-- Passage shown --
◆ ◆ ◆ ◆ ◆ ◆ ◆

Excellent findings. Keep continue good work!
Thank you (:
A tutorial for this real-world use case is absolutely necessary. It’s highly relevant and applicable to many real-world problems.
Awesome video! Thank you for sharing your techniques. Extracting use case-specific info and store them in metadata before indexing is a very interesting approach. This might actually be better than regular contextualization of chunks, where you add the info in the content of your chunk instead of the metadata. Will definitely try that out. Thanks!
Would love to see you talk about agents frameworks in the future! Especially how you could try to make something as good as the Composer Agent from Cursor.
Thanks! Yeah, this kind of metadata-enriching with LLMs can definitely be applied in all kinds of ways. Very versatile.
Might make a video about LangGraph at some point, it's honestly the only agent framework I've found that could be useful - I tend to look for deterministic workflows as much as possible. Don't know about making something that could touch Composer though, the engineering team at Cursor is pretty nuts😄
Interesting topic of cause. I would start using LLM for the UX part, NLP etc and then generate SQL content against a database. The content is structured anyways. The result could then polished with a fine tuned model. Complete or partial results could be cached too since we are inside of a specific domain. Outliars could be caught and managed. This would be the benchmark to beat in that case. Running cost included...
That's really interesting. So, the LLM got rid of the conjugation problem by mapping all the forms to specific services? Did you also run any tests to find out how large the LLM needs to be for that functionality?

◆ ◆ ◆ ◆ ◆ ◆ ◆

-- About this task --
Reproduce the comment thread from "Excellent findings. Keep" up to and including "many real-world problems.", swapping "tutorial" for "walkthrough".

-- Source material --
◆ ◆ ◆ ◆ ◆ ◆ ◆

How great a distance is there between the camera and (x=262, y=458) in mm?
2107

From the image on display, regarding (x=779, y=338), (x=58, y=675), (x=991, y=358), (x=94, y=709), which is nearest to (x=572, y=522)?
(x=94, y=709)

◆ ◆ ◆ ◆ ◆ ◆ ◆

-- Exercise answer --
Excellent findings. Keep continue good work!
Thank you (:
A walkthrough for this real-world use case is absolutely necessary. It’s highly relevant and applicable to many real-world problems.